> _Records shown_:
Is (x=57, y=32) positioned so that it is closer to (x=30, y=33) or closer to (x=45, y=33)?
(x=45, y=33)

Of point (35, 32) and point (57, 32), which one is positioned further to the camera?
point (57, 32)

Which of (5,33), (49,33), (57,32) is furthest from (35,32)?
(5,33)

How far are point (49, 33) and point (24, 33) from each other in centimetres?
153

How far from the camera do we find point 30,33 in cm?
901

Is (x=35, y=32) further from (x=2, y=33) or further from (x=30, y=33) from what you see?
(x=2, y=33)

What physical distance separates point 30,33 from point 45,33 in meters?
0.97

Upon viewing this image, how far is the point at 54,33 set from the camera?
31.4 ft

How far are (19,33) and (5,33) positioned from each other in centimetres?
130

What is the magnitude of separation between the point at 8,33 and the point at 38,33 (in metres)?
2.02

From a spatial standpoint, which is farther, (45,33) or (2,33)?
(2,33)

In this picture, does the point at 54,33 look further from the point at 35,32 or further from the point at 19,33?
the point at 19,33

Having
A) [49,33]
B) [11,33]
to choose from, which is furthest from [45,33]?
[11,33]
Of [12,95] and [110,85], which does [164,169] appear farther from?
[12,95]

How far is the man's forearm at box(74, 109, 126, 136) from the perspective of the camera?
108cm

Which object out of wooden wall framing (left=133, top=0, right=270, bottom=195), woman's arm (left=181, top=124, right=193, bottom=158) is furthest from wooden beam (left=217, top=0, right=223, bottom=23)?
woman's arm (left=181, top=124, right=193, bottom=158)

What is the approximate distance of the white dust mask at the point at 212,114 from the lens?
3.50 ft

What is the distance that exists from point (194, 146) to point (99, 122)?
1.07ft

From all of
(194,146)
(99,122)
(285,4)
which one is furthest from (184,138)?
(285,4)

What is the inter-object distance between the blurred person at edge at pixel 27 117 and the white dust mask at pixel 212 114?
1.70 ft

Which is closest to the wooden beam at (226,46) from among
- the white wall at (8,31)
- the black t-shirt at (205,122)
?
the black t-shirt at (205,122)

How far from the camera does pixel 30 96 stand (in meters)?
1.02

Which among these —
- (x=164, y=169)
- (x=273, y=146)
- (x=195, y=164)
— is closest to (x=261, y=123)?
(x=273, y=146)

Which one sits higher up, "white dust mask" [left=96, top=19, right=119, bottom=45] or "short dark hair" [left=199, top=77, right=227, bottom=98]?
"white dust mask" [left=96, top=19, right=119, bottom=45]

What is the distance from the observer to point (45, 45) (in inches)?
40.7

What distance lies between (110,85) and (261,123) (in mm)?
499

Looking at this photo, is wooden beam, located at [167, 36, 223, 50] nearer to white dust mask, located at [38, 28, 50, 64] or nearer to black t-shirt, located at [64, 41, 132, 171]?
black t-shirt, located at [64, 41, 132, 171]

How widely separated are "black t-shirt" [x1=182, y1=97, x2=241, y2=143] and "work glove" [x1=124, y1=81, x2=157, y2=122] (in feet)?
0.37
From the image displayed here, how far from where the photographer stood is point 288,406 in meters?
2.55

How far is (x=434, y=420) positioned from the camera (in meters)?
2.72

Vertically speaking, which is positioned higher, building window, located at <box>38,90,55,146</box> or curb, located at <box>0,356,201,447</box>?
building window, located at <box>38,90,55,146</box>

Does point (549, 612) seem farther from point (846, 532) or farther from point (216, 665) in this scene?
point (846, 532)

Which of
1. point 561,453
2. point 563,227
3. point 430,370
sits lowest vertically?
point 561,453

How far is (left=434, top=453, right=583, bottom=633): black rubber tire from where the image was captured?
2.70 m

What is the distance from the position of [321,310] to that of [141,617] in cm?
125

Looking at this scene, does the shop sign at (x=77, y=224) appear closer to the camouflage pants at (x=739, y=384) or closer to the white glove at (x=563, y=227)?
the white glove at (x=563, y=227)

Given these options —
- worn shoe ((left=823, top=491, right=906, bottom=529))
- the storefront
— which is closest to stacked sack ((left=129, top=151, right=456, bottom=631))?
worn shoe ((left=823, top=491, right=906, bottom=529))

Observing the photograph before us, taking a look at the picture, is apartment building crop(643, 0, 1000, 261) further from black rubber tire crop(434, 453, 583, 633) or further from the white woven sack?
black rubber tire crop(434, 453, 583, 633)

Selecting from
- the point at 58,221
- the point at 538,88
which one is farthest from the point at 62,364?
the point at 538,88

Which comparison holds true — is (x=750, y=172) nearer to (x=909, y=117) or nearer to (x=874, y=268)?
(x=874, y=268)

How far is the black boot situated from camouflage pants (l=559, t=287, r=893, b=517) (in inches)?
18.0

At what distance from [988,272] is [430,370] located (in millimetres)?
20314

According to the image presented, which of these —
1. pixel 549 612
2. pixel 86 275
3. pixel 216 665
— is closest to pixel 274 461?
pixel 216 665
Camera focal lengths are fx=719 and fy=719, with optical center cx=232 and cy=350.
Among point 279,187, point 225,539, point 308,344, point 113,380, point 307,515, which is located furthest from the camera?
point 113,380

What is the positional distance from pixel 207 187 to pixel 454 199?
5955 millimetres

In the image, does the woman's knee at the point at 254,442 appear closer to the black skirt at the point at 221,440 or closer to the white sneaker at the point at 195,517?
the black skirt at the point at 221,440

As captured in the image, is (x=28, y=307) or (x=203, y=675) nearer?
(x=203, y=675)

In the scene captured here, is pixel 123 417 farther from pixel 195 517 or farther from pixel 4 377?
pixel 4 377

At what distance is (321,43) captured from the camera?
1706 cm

> _What you are asked to do_:
Pull out each line of the data above that contains the word "distance", and list those lines in the order they appear.

> _Problem solution_:
What physical distance separates point 30,33 from point 45,33 in meters?
What is the approximate distance of the white dust mask at the point at 212,114 from the lens?
What is the distance that exists from point (194, 146) to point (99, 122)?
What is the inter-object distance between the blurred person at edge at pixel 27 117 and the white dust mask at pixel 212 114?
What is the distance from the observer to point (45, 45) (in inches)?
What distance lies between (110,85) and (261,123) (in mm)?
What is the distance from the position of [321,310] to that of [141,617] in cm?
At what distance from [988,272] is [430,370] located (in millimetres)?
What is the positional distance from pixel 207 187 to pixel 454 199?
At what distance is (321,43) captured from the camera?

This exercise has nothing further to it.